Fue hace diez años. Valeria Ghezzi estaba embarazada y pasó casualmente por ese pasaje frente al malecón. Un recuerdo vino a su mente, algo como una sensación, la de haber estado ahí antes. La imagen de la virgen en medio del paseo, la vegetación, la luz… todo eso llegó a ella como una visión. Así que, cuando notó un cartel en la fachada, embarazada y todo se metió al depa por una de las ventanas que estaban abiertas. Sentía que había estado ahí antes y, en todo caso, supo que era donde debía estar en ese momento.

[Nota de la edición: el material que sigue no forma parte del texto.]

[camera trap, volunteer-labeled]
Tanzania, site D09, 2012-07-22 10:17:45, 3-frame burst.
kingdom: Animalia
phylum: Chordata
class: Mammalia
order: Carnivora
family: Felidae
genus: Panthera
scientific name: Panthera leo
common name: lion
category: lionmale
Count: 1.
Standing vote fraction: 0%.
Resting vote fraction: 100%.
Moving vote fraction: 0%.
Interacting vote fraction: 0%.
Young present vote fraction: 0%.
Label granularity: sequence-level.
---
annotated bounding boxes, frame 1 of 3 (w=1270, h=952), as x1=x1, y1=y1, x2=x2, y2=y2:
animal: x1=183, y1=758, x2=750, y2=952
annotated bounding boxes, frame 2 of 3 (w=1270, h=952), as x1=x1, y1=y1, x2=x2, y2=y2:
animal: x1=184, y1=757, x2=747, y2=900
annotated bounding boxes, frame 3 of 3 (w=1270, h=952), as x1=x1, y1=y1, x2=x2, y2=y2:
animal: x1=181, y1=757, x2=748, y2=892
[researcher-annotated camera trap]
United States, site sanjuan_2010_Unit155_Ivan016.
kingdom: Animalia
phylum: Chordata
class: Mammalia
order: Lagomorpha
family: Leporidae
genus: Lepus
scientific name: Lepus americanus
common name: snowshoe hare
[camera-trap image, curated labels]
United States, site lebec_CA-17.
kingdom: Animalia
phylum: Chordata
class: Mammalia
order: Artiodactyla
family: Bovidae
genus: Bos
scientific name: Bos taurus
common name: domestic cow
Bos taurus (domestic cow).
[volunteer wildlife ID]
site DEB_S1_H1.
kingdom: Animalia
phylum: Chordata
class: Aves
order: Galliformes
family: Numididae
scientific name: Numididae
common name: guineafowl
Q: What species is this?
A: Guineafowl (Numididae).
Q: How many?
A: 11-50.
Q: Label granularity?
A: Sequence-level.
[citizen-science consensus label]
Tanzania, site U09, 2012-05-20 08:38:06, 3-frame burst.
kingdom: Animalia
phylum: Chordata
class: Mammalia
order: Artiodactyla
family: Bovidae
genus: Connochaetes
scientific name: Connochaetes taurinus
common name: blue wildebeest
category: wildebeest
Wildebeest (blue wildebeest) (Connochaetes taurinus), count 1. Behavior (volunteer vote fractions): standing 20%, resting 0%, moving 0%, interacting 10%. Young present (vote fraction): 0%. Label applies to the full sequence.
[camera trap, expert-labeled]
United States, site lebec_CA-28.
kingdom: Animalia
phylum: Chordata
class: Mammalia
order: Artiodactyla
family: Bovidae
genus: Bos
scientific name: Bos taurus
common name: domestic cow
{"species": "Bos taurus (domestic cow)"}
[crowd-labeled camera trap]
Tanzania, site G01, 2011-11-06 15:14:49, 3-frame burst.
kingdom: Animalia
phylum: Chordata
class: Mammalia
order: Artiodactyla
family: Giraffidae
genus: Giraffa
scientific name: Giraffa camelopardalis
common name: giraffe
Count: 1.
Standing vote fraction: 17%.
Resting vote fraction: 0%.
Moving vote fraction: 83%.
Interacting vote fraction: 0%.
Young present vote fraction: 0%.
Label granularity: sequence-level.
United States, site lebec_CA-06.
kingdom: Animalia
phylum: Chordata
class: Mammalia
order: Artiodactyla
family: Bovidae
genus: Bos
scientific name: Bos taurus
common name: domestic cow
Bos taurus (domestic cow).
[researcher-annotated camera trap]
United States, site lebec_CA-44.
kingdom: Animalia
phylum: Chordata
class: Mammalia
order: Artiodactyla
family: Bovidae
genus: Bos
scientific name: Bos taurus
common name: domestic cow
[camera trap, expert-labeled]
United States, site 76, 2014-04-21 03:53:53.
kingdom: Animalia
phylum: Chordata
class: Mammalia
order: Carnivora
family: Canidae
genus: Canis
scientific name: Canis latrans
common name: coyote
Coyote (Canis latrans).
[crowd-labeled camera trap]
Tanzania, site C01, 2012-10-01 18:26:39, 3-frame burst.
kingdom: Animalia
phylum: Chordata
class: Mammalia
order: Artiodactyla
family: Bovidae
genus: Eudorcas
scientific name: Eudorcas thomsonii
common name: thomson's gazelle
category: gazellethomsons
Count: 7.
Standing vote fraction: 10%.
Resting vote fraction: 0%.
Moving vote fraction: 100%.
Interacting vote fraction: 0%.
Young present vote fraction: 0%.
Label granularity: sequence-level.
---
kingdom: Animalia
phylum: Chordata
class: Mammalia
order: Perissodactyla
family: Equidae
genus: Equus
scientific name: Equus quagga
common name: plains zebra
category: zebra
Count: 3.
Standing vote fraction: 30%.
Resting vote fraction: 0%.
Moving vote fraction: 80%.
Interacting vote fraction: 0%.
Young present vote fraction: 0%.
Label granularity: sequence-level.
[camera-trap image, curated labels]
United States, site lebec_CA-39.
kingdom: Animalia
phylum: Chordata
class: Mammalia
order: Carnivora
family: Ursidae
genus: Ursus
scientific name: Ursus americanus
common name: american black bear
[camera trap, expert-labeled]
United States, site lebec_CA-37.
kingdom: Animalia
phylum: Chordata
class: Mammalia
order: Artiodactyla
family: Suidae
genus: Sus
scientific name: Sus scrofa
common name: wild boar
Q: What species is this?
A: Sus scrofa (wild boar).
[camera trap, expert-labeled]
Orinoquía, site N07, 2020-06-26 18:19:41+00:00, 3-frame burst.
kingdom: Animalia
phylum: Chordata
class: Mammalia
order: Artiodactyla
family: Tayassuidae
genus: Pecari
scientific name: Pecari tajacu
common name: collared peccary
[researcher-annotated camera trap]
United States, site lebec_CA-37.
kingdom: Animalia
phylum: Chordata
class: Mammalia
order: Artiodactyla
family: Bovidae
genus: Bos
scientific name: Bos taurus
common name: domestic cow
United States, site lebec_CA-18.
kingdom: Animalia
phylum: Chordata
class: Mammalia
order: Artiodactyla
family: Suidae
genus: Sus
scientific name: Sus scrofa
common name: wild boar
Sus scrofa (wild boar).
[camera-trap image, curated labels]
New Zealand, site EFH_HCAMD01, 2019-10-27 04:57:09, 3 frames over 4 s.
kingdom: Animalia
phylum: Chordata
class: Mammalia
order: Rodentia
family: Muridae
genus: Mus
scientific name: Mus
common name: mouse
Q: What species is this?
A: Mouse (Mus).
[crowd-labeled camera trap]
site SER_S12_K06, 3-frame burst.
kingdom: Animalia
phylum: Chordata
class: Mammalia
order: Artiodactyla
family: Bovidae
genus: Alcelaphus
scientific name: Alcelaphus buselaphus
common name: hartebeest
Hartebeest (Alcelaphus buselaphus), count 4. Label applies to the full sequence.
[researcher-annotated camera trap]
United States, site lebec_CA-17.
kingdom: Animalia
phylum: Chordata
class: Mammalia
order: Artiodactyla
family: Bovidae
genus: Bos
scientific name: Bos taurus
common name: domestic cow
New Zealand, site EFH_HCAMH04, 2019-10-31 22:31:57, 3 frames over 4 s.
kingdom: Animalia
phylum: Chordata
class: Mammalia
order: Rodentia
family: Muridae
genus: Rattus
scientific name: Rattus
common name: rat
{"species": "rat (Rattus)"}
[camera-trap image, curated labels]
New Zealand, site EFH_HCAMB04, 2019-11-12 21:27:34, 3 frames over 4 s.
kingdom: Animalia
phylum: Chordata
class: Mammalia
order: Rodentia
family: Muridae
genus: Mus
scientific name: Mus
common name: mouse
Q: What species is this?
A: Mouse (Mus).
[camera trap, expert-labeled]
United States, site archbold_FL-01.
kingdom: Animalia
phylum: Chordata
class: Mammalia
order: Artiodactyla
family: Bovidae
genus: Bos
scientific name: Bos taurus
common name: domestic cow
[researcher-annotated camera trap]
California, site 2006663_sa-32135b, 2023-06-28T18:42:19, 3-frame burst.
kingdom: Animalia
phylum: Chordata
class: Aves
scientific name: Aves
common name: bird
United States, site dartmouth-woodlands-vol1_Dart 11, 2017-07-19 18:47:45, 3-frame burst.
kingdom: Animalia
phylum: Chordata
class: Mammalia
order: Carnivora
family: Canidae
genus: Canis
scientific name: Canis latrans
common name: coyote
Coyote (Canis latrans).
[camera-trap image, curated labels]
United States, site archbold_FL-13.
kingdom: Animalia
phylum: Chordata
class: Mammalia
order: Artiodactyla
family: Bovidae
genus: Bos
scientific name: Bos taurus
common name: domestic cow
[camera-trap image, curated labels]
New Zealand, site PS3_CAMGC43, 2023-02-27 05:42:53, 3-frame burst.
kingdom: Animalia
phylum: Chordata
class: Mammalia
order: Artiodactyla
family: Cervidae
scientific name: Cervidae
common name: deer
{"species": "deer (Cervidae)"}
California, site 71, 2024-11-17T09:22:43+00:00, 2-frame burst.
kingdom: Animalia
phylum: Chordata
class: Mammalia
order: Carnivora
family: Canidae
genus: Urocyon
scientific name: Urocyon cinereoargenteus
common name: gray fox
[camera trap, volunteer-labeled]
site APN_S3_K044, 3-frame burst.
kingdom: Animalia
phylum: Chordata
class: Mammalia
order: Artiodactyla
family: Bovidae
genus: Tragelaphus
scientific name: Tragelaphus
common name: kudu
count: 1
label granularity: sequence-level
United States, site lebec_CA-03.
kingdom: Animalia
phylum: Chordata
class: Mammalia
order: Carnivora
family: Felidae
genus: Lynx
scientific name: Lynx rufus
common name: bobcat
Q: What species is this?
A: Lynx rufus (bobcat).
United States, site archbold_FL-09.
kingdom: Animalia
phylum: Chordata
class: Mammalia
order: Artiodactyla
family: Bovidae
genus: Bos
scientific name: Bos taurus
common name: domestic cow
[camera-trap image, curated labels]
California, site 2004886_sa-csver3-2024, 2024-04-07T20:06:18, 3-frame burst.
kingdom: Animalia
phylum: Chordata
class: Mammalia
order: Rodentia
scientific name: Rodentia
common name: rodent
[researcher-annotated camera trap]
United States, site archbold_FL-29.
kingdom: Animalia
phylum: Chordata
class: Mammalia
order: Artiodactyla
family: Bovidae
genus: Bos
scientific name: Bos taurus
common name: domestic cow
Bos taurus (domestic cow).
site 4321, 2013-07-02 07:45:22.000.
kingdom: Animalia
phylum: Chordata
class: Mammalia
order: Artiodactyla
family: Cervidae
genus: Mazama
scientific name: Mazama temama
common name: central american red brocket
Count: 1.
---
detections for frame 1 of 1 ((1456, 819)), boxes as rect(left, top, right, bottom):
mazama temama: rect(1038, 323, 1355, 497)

El presente no es más que una constante evolución. No has terminado de vivir el momento y ya pasó. Durante años, la pintora Valeria Ghezzi habitó una casa en El Olivar a la que dedicó reflexión y pensamiento para cada detalle. Había diseñado hasta el piso de la cocina, pues se había proyectado a vivir ahí toda su vida. De pronto, años después, se encontró por casualidad –o por destino– con un lugar con materiales y acabados que no necesariamente se conectaban con sus gustos, pero el espacio en sí tenía una energía que le hablaba. Se mudó pocos días antes de que naciera su hijo Alejandro, y lleva ya casi una década haciendo cada vez más suyo este hogar.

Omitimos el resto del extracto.